If your task is basic, such as printing or appending to a list or array, you could just use an if statement:
# Let's say there's 4 columns
with open('file.csv') as csvfile:
csvreader = csv.reader(csvfile)
# read first line
first_line = next(csvreader)
# My headers were just text. You can use any suitable conditional here
if len(first_line) == 4:
array.append(first_line)
# Now we'll just iterate over everything else as usual:
for row in csvreader:
array.append(row)
Well, my mini wrapper library would do the job as well.
>>> import pyexcel as pe
>>> data = pe.load('all16.csv', name_columns_by_row=0)
>>> min(data.column[1])
Meanwhile, if you know what header column index one is, for example "Column 1", you can do this instead:
>>> min(data.column["Column 1"])
For me the easiest way to go is to use range.
import csv
with open('files/filename.csv') as I:
reader = csv.reader(I)
fulllist = list(reader)
# Starting with data skipping header
for item in range(1, len(fulllist)):
# Print each row using "item" as the index value
print (fulllist[item])
I would convert csvreader to list, then pop the first element
import csv
with open(fileName, 'r') as csvfile:
csvreader = csv.reader(csvfile)
data = list(csvreader) # Convert to list
data.pop(0) # Removes the first row
for row in data:
print(row)
I would use tail to get rid of the unwanted first line:
tail -n +2 $INFIL | whatever_script.py
just add [1:]
example below:
data = pd.read_csv("/Users/xyz/Desktop/xyxData/xyz.csv", sep=',', header=None)**[1:]**
that works for me in iPython
Python 3.X
Handles UTF8 BOM + HEADER
It was quite frustrating that the csv module could not easily get the header, there is also a bug with the UTF-8 BOM (first char in file).

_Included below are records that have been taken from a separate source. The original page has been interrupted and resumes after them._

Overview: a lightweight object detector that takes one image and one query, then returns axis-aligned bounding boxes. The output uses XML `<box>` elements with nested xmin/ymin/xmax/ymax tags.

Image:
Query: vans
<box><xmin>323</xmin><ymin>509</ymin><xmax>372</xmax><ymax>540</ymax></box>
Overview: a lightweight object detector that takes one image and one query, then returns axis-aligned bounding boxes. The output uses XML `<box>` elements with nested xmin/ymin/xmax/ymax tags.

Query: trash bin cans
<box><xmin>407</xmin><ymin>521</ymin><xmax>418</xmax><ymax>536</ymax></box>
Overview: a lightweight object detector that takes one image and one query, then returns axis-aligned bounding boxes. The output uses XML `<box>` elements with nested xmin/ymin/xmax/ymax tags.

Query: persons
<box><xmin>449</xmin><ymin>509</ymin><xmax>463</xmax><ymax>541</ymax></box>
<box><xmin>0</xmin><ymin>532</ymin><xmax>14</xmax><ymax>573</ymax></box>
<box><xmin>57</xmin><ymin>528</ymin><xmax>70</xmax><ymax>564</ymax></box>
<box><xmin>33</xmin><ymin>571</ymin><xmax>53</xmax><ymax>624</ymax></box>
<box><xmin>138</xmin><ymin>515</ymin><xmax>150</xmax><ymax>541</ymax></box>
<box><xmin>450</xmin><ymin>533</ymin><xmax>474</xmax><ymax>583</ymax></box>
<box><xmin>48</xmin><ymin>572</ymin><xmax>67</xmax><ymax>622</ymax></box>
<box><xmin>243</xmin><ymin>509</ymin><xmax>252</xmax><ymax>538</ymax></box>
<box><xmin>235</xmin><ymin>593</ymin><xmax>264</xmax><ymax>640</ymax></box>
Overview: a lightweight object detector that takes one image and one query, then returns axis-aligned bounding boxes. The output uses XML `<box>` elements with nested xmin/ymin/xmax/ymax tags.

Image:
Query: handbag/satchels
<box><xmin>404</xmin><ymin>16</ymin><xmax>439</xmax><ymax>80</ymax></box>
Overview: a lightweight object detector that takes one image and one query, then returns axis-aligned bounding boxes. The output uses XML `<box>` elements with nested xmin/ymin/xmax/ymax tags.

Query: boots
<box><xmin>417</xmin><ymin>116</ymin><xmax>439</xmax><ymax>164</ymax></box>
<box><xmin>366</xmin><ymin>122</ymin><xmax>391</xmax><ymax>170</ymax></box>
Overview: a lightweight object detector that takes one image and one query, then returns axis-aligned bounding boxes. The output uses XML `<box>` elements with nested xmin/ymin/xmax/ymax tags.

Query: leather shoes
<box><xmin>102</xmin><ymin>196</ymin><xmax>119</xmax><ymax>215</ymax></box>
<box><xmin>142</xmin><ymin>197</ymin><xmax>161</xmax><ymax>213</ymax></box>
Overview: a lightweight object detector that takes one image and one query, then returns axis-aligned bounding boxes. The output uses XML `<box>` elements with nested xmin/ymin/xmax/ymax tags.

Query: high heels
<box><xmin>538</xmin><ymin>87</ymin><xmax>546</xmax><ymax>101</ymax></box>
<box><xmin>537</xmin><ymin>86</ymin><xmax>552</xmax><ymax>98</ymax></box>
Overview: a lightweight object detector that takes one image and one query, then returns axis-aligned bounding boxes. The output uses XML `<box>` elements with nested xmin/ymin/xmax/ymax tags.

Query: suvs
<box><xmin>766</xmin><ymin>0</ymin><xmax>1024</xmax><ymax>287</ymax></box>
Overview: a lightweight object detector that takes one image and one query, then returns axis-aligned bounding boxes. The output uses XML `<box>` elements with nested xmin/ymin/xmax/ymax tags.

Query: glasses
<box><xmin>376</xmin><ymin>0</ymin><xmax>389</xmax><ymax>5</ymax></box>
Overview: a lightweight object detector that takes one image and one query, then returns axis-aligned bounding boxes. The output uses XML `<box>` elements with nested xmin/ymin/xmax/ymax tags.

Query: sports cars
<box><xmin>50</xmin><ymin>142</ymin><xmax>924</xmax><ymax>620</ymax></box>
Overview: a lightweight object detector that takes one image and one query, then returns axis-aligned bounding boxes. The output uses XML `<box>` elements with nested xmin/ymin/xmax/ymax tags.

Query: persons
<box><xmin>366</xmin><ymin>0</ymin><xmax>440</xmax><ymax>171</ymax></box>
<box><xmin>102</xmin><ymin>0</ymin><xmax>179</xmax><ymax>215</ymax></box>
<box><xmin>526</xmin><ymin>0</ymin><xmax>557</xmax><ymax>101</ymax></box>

This works for me using only the csv module:
import csv
def read_csv(self, csv_path, delimiter):
with open(csv_path, newline='', encoding='utf-8') as f:
# https://bugs.python.org/issue7185
# Remove UTF8 BOM.
txt = f.read()[1:]
# Remove header line.
header = txt.splitlines()[:1]
lines = txt.splitlines()[1:]
# Convert to list.
csv_rows = list(csv.reader(lines, delimiter=delimiter))
for row in csv_rows:
value = row[INDEX_HERE]
Simple Solution is to use csv.DictReader()
import csv
def read_csv(file): with open(file, 'r') as file:
reader = csv.DictReader(file)
for row in reader:
print(row["column_name"]) # Replace the name of column header.